But a blog post published Wednesday by civil rights group Muslim Advocates claims Facebook has a long history of ignoring similar warnings about anti-Muslim groups.
Facebook did not respond to a request for comment on this story.
Since 2015, Muslim Advocates said it has alerted Facebook and its top executives 10 times to "militias, white nationalists and other hate groups" using the social media network "to direct harassment and violence at vulnerable communities."
Facebook, however, was either slow or did nothing to adjust its policies or take action to protect Muslim users, according to the post.
"For more than five years, Muslim Advocates has gone to Facebook and warned that the platform's event pages were being weaponized by militias, white nationalists and hate groups to threaten American Muslims. And for more than five years Facebook has failed to stop this because the victims were Muslim," Muslim Advocates' public advocacy director Scott Simpson said in the post.
The timeline lists several events organized on Facebook, including: an armed anti-Muslim rally in 2015 at a mosque in Phoenix; 20 more armed rallies targeting mosques later that year, all planned by the same organizer; more armed rallies in 2017 across at least 20 cities, organized by one of the country's largest anti-Muslim hate groups; and a 2019 protest of a major Muslim convention organized by a Texas militia whose members had previously plotted attacks against specific American Muslims and law enforcement officers.

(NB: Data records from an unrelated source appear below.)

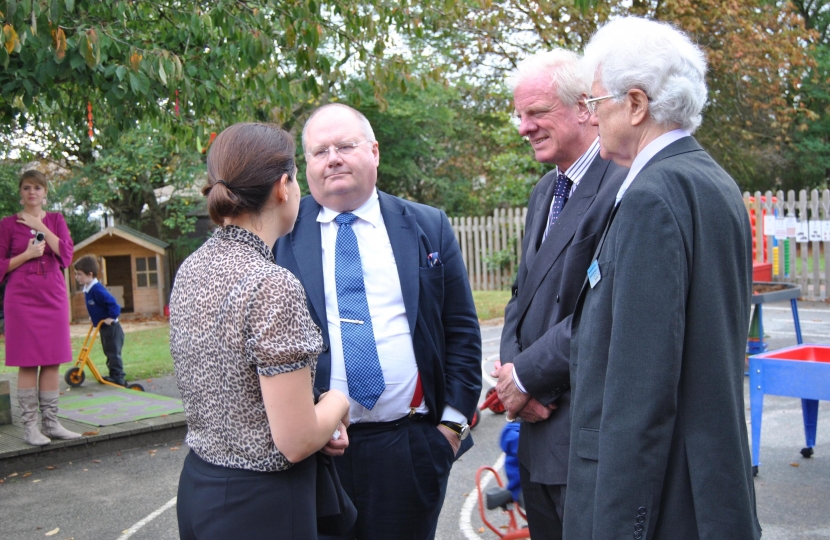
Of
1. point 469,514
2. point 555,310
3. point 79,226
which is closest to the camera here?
point 555,310

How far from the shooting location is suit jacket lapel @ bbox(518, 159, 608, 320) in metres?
2.56

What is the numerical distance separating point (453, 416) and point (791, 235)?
14.8m

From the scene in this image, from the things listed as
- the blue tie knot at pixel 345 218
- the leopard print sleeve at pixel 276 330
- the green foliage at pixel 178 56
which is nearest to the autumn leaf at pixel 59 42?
the green foliage at pixel 178 56

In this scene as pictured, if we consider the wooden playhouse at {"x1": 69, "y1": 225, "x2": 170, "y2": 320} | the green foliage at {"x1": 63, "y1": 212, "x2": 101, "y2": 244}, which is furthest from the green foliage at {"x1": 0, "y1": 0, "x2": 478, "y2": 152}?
the green foliage at {"x1": 63, "y1": 212, "x2": 101, "y2": 244}

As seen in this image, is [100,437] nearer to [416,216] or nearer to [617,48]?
[416,216]

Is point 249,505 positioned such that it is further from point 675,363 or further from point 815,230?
point 815,230

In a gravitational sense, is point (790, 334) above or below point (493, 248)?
below

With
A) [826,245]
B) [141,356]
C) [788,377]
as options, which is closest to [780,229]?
[826,245]

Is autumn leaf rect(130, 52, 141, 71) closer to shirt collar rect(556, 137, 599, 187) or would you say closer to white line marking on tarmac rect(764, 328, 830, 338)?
shirt collar rect(556, 137, 599, 187)

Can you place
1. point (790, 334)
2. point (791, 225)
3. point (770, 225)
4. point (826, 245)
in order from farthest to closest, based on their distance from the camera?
1. point (770, 225)
2. point (791, 225)
3. point (826, 245)
4. point (790, 334)

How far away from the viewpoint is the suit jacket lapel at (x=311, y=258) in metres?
2.80

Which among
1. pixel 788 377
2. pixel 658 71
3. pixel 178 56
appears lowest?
pixel 788 377

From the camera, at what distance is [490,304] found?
52.4ft

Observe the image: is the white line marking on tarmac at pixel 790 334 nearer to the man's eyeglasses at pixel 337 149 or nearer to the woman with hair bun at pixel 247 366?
the man's eyeglasses at pixel 337 149
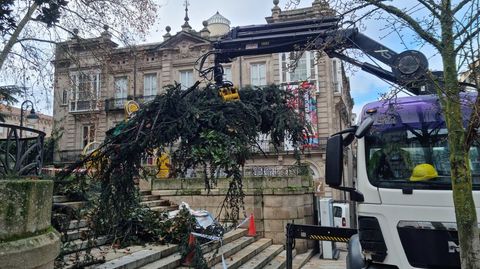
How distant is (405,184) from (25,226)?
3888 millimetres

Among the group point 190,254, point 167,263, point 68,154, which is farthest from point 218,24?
point 167,263

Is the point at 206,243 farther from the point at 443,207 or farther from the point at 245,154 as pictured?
the point at 443,207

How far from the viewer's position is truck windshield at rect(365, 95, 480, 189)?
3.86 m

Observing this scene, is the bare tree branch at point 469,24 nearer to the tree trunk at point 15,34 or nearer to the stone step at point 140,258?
the stone step at point 140,258

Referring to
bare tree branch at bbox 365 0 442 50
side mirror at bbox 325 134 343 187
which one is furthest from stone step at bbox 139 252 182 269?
bare tree branch at bbox 365 0 442 50

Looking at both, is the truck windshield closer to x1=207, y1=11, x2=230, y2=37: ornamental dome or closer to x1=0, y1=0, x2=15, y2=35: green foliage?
x1=0, y1=0, x2=15, y2=35: green foliage

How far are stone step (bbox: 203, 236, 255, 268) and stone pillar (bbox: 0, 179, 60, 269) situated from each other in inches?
165

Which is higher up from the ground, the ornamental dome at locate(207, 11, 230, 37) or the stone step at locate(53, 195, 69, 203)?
the ornamental dome at locate(207, 11, 230, 37)

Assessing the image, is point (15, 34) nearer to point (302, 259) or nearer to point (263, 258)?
point (263, 258)

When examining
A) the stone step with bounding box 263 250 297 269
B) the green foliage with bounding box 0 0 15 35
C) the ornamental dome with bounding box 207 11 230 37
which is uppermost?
the ornamental dome with bounding box 207 11 230 37

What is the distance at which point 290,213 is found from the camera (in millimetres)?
11703

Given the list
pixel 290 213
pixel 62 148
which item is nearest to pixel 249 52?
pixel 290 213

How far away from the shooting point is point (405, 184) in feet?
12.9

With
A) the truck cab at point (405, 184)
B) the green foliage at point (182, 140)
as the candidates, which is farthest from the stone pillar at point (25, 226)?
the truck cab at point (405, 184)
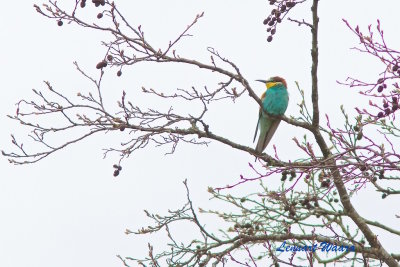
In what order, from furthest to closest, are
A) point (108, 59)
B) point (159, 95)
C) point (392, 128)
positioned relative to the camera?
point (392, 128) → point (159, 95) → point (108, 59)

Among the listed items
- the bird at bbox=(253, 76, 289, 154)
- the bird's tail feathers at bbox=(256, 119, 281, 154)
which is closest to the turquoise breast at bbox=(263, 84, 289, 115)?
the bird at bbox=(253, 76, 289, 154)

Muslim Advocates said they met in person with Facebook CEO Mark Zuckerberg, policy head Monica Bickert, and on multiple occasions with COO Sheryl Sandberg, in addition to other company leadership.
According to the post, they asked Facebook executives at various points to adjust its policies governing event pages, hate speech, and violent groups to prevent Muslims from being targeted or endangered.
"Facebook did nothing" in nearly every instance, the group said. In the one case where it took action — the 2019 protest in Texas — Facebook waited more than 25 hours to remove the event page.
The pattern of inaction and delayed response alleged by Muslim Advocates reflects Facebook's recent struggles to keep violent militia and hate groups off its platform since it implemented a ban on such groups last month.
Even after being warned by users 455 times about a militia group issuing a "call to arms" in Kenosha, Wisconsin, where Kyle Rittenhouse is accused of fatally shooting two protesters just hours later, Facebook allowed the page to stay up, according to BuzzFeed News (the company said Rittenhouse was not affiliated with the groups).
Civil rights groups have repeatedly called on Facebook to take stronger action against hate speech and incitements to violence from hate groups and militias, including in a first-ever independent civil rights audit of the company, while other groups organized a massive advertiser boycott earlier this summer. Zuckerberg, however, has been largely resistant to those calls, repeatedly focusing on what he views as an obligation to protect free speech on the platform.